Your answer should be only the lines below from the one with "Standing vote fraction: 40%." to the one with "genus: Cervus", repeated exactly, ends included.

[Data for processing — start]

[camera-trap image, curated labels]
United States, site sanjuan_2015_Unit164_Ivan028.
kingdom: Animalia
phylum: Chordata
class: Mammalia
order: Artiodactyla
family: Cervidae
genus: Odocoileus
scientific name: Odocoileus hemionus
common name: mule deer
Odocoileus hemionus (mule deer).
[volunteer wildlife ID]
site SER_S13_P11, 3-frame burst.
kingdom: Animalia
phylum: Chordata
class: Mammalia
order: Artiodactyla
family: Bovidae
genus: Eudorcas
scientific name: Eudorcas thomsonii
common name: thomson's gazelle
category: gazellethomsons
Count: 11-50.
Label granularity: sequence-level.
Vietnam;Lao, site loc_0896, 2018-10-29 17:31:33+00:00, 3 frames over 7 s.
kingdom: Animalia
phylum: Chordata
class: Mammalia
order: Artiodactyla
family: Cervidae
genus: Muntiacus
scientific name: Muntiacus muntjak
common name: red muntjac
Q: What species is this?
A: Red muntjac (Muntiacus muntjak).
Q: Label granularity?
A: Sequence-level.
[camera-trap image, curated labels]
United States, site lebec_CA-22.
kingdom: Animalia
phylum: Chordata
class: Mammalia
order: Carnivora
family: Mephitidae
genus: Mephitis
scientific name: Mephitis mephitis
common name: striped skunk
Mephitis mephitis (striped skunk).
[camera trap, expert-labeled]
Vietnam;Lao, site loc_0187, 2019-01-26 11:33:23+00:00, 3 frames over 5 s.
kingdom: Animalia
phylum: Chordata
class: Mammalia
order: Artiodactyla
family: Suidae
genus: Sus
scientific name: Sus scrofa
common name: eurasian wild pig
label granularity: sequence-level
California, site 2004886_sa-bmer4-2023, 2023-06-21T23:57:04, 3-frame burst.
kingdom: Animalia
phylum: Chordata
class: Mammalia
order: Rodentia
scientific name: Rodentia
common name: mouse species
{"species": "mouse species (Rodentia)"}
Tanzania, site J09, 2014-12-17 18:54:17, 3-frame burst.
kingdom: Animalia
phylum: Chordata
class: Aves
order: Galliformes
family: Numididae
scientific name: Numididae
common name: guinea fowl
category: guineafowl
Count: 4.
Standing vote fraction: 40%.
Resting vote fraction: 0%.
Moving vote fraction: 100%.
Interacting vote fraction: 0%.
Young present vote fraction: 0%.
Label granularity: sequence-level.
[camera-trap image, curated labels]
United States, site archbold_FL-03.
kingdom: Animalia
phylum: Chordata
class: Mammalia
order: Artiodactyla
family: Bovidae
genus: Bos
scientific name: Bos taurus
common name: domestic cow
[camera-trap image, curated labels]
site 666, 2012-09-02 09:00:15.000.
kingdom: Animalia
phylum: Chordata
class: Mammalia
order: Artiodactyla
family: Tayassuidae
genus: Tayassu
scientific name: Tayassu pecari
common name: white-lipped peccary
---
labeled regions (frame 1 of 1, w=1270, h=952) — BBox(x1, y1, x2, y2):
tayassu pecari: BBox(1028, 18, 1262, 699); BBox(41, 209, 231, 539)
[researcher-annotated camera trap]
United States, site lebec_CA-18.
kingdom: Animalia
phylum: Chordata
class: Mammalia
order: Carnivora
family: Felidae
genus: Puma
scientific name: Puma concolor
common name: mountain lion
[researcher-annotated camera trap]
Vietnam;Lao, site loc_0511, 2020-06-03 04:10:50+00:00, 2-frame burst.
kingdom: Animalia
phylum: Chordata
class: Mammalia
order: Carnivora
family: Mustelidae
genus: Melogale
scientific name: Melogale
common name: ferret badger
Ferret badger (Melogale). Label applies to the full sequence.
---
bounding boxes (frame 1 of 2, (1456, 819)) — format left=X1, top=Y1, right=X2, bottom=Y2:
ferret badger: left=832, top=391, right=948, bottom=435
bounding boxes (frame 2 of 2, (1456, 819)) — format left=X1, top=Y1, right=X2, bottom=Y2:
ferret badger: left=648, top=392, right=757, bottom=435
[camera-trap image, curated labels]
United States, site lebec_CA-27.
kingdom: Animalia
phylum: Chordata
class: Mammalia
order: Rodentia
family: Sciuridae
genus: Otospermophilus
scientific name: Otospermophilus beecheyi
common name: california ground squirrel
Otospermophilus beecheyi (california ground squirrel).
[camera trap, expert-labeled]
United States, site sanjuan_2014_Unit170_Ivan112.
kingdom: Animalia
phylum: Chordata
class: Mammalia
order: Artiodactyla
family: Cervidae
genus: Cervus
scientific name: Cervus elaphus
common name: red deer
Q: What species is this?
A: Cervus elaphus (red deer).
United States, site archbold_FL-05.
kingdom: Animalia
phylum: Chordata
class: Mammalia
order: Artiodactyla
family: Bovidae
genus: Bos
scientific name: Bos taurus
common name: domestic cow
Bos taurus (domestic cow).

[Data for processing — finish]

# Finished task:
Standing vote fraction: 40%.
Resting vote fraction: 0%.
Moving vote fraction: 100%.
Interacting vote fraction: 0%.
Young present vote fraction: 0%.
Label granularity: sequence-level.
[camera-trap image, curated labels]
United States, site archbold_FL-03.
kingdom: Animalia
phylum: Chordata
class: Mammalia
order: Artiodactyla
family: Bovidae
genus: Bos
scientific name: Bos taurus
common name: domestic cow
[camera-trap image, curated labels]
site 666, 2012-09-02 09:00:15.000.
kingdom: Animalia
phylum: Chordata
class: Mammalia
order: Artiodactyla
family: Tayassuidae
genus: Tayassu
scientific name: Tayassu pecari
common name: white-lipped peccary
---
labeled regions (frame 1 of 1, w=1270, h=952) — BBox(x1, y1, x2, y2):
tayassu pecari: BBox(1028, 18, 1262, 699); BBox(41, 209, 231, 539)
[researcher-annotated camera trap]
United States, site lebec_CA-18.
kingdom: Animalia
phylum: Chordata
class: Mammalia
order: Carnivora
family: Felidae
genus: Puma
scientific name: Puma concolor
common name: mountain lion
[researcher-annotated camera trap]
Vietnam;Lao, site loc_0511, 2020-06-03 04:10:50+00:00, 2-frame burst.
kingdom: Animalia
phylum: Chordata
class: Mammalia
order: Carnivora
family: Mustelidae
genus: Melogale
scientific name: Melogale
common name: ferret badger
Ferret badger (Melogale). Label applies to the full sequence.
---
bounding boxes (frame 1 of 2, (1456, 819)) — format left=X1, top=Y1, right=X2, bottom=Y2:
ferret badger: left=832, top=391, right=948, bottom=435
bounding boxes (frame 2 of 2, (1456, 819)) — format left=X1, top=Y1, right=X2, bottom=Y2:
ferret badger: left=648, top=392, right=757, bottom=435
[camera-trap image, curated labels]
United States, site lebec_CA-27.
kingdom: Animalia
phylum: Chordata
class: Mammalia
order: Rodentia
family: Sciuridae
genus: Otospermophilus
scientific name: Otospermophilus beecheyi
common name: california ground squirrel
Otospermophilus beecheyi (california ground squirrel).
[camera trap, expert-labeled]
United States, site sanjuan_2014_Unit170_Ivan112.
kingdom: Animalia
phylum: Chordata
class: Mammalia
order: Artiodactyla
family: Cervidae
genus: Cervus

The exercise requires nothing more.